> Exercise description
Repeat the rows from the start through the line containing "4949 millimetres", including that line, keeping every line unchanged.

Spatial question rows
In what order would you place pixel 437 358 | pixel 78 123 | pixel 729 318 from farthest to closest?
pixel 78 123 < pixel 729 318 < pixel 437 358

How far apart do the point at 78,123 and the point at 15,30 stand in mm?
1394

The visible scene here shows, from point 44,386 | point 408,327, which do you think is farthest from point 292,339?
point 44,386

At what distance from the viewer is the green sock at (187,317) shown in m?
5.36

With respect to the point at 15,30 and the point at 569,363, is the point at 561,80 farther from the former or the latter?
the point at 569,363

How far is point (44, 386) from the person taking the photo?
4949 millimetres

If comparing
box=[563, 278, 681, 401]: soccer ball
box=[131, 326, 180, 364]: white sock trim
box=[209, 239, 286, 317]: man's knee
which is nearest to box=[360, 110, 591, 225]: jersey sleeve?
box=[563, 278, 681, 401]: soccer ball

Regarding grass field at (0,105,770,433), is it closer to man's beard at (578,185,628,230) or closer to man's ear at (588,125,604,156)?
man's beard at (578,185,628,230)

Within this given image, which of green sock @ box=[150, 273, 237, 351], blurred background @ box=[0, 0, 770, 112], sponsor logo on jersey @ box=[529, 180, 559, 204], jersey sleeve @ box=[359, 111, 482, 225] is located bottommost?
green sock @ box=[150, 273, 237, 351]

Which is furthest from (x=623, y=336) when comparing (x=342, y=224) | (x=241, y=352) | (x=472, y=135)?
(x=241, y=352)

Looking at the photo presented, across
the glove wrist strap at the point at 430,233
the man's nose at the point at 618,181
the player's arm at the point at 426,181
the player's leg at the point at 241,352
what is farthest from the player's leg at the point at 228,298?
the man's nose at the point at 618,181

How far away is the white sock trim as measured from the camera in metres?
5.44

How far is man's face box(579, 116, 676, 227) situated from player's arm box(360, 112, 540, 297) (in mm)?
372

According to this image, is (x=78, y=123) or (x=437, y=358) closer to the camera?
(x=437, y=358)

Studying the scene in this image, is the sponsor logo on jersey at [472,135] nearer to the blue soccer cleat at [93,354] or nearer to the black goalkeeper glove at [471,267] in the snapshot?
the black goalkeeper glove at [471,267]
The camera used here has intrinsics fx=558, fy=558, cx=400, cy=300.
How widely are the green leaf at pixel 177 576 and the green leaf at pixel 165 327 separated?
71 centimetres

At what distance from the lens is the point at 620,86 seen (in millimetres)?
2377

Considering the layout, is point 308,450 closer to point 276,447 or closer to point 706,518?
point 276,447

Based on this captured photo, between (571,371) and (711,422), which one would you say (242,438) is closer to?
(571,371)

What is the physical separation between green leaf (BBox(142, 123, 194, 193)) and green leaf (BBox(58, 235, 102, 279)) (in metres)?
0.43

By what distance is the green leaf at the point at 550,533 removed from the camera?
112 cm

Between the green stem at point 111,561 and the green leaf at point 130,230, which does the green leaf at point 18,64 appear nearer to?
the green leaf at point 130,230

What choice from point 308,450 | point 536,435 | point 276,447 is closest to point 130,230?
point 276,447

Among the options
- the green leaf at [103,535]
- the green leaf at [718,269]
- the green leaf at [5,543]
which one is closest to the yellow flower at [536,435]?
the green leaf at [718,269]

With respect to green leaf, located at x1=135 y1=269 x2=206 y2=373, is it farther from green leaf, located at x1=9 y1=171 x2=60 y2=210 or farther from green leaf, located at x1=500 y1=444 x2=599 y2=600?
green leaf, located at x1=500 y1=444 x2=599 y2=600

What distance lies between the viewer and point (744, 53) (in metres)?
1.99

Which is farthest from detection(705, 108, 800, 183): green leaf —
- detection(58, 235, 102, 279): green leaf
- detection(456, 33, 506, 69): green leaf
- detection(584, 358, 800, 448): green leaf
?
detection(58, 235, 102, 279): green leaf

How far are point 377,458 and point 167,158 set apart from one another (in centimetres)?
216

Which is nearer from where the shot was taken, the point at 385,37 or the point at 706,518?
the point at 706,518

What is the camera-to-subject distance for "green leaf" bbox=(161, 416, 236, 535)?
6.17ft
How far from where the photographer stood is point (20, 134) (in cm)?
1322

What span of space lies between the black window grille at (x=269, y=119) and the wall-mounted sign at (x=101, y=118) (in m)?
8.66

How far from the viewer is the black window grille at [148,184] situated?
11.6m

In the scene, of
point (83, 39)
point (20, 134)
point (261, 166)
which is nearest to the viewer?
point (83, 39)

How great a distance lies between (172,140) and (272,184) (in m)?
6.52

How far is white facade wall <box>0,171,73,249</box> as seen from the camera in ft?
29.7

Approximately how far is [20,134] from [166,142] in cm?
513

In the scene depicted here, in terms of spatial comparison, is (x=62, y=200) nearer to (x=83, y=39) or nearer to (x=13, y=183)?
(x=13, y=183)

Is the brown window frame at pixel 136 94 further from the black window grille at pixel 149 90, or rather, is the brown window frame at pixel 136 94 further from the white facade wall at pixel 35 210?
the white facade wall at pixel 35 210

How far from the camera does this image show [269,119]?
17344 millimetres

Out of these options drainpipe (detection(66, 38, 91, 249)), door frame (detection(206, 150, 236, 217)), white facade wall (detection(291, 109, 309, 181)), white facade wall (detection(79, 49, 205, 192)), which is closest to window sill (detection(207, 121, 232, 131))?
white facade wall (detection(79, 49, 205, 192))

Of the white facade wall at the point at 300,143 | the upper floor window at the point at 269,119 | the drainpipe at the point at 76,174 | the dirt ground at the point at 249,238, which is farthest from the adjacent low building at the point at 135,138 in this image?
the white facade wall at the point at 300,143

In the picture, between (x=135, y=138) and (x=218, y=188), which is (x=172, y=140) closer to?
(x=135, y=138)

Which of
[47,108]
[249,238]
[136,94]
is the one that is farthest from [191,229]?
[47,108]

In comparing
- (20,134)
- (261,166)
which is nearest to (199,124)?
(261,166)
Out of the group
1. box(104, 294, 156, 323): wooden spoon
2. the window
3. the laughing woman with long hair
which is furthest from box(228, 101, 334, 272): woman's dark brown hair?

> Exercise solution
In what order would you place pixel 437 358 | pixel 78 123 | pixel 729 318 from farthest to closest?
pixel 78 123 < pixel 729 318 < pixel 437 358

How far apart do the point at 78,123 and the point at 15,30 stand in mm?
1394

The visible scene here shows, from point 44,386 | point 408,327, which do you think is farthest from point 292,339?
point 44,386

At what distance from the viewer is the green sock at (187,317) shown in m?
5.36

With respect to the point at 15,30 and the point at 569,363, is the point at 561,80 farther from the former or the latter?
the point at 569,363

How far is point (44, 386) from the person taking the photo?
4949 millimetres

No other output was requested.